NLG, FOR THE RECORD: "Atlantic Yards" hasn't been developed, so it can't be developed again. The MTA's "Vanderbilt Railyard" comprises about a third of the property Bruce Ratner plans to develop and add to his real estate portfolio, which includes the Atlantic Center Mall and Atlantic Terminal Mall, both located across the street from the footprint of "Atlantic Yards."
Judging from The Times's refusal to correct past distinctions that muddy the debate on "Atlantic Yards," don't hold your breath waiting for a correction.
Atlantic Yards Report, The Times takes a look at the Municipal Art Society, but gets the Atlantic Yards angle wrong
Norman Oder's critique of the article goes into more detail:
Wait a second. The criticism of MAS's role on AY doesn't come so much from "committed preservationists" as Brooklyn activists like planner Ron Shiffman, who said the MAS critique "falls short because it avoids discussing the process issues and attempts to apply a design solution to a fundamentally flawed and ill-conceived plan."
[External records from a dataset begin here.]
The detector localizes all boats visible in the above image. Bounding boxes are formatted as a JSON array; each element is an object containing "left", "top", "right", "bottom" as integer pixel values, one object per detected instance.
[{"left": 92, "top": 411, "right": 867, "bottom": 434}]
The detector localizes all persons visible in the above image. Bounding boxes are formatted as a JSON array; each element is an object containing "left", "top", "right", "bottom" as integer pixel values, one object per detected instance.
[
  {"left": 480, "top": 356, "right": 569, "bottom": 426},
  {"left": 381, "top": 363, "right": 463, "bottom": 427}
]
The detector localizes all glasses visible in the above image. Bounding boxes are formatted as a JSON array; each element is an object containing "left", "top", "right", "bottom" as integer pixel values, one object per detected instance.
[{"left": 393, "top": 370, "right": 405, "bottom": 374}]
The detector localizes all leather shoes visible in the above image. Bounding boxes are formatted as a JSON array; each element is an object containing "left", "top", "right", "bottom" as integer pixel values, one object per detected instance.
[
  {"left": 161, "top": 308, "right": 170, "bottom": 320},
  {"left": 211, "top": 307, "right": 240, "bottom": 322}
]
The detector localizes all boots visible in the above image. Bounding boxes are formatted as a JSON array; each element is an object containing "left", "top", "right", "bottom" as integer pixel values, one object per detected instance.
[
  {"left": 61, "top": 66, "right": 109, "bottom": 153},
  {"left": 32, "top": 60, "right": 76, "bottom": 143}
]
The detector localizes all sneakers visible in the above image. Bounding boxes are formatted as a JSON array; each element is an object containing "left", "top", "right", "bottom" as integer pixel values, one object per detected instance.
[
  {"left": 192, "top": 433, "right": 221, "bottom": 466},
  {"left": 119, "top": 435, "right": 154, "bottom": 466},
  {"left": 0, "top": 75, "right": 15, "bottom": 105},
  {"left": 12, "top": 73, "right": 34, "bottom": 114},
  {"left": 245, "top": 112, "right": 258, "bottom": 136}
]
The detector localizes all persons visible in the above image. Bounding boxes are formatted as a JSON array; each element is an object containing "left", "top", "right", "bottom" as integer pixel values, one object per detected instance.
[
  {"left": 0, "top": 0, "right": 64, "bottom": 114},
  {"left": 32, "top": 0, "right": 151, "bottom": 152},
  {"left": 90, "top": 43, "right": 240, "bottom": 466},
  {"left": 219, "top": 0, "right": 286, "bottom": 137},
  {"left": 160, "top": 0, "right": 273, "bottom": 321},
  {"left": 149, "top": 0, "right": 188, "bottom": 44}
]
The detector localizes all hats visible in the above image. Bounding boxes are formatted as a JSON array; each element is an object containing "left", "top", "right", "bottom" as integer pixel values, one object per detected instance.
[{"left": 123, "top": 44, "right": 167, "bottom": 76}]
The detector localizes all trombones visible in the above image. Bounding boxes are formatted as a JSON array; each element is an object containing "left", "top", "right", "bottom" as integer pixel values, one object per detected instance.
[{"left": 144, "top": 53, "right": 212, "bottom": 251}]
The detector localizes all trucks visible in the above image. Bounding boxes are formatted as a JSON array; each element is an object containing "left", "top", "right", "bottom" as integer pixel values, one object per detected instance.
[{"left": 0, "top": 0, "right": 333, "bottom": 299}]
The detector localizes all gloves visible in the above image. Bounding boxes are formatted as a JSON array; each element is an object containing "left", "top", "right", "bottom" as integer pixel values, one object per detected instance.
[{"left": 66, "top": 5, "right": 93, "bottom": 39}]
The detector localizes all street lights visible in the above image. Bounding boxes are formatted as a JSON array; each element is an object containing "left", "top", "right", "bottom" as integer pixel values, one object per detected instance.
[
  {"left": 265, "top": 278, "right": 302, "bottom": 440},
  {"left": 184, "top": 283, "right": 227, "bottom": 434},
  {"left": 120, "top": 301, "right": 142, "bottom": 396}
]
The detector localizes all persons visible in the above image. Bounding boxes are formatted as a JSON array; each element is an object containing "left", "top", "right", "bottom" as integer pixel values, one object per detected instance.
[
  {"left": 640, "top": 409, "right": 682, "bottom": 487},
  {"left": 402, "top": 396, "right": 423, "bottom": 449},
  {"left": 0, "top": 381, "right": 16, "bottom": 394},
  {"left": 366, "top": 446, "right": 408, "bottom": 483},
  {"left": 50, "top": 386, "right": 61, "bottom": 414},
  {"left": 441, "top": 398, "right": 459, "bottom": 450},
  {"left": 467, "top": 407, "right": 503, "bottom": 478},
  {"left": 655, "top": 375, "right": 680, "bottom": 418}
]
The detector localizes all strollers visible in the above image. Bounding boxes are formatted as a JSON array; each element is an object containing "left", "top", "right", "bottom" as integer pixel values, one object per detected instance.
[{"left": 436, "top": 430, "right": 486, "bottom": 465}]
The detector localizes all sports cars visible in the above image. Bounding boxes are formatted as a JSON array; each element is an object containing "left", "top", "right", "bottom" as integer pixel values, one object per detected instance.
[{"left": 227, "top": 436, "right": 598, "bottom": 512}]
And there's no such thing as "the redevelopment of Atlantic Yards," because AY was never developed in order to be redeveloped. Atlantic Yards is a project, not a place.
...
First, the MAS came significantly late to the Atlantic Yards debate, beginning in June 2006 as the project approached approval in the next six months.Then again, MAS did take the initiative by offering a sophisticated critique of urban planning issues, such as the function of open space, thus helping fill a vacuum in the discussion.
However, additional streets were a feature of the UNITY plan alternative, announced more than 18 months earlier. And, while criticizing superblocks, MAS accepted a superblock for the arena.
[For MAS,] Atlantic Yards has never been an issue of development versus no development; the issue was whether pragmatism versus principle, whether better future process could redeem past bad process.
MAS, by forming BrooklynSpeaks, gave that a shot, but now many of the groups in BrooklynSpeaks have gone to court, in recognition that their "mend it don't end it" strategy got them nowhere with the state and the developer.